# REQUEST
Find every line in the records below that contains the word "closer", and copy each of those lines.

======== DATA SHOWN

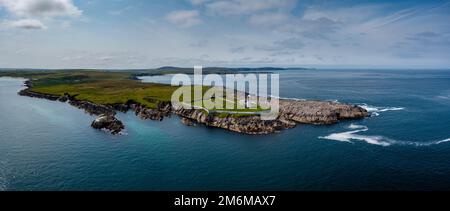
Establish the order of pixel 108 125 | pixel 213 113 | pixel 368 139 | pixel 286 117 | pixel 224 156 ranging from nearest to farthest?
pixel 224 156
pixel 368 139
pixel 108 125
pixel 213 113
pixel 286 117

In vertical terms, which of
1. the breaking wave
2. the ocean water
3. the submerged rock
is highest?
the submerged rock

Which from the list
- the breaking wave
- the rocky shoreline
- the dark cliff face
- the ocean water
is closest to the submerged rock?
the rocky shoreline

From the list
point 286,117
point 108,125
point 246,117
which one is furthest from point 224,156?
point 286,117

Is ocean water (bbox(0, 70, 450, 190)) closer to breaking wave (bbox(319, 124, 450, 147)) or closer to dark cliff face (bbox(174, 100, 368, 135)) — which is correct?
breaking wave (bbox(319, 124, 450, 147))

================
======== DATA SHOWN

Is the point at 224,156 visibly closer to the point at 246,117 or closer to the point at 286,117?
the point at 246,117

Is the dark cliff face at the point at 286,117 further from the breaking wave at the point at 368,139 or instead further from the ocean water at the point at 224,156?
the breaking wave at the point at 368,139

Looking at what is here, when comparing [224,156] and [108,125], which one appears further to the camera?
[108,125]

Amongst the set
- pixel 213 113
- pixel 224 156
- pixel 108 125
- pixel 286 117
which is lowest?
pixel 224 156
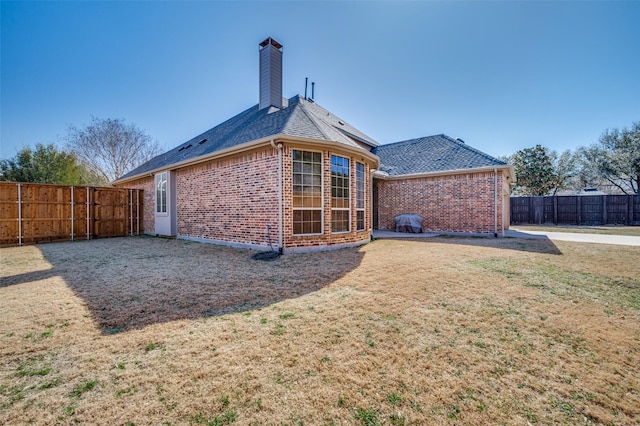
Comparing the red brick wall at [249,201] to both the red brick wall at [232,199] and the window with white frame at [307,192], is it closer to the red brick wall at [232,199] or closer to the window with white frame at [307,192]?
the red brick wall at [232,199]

================

# RIGHT ANSWER
Is ocean water (bbox(0, 70, 450, 190)) closer to breaking wave (bbox(319, 124, 450, 147)) or closer to dark cliff face (bbox(174, 100, 368, 135)) — which is correct?
Is the point at 224,156 visibly closer to the point at 246,117 or closer to the point at 286,117?
Comparing the red brick wall at [249,201] to both the red brick wall at [232,199] and the window with white frame at [307,192], is it closer to the red brick wall at [232,199] or closer to the window with white frame at [307,192]?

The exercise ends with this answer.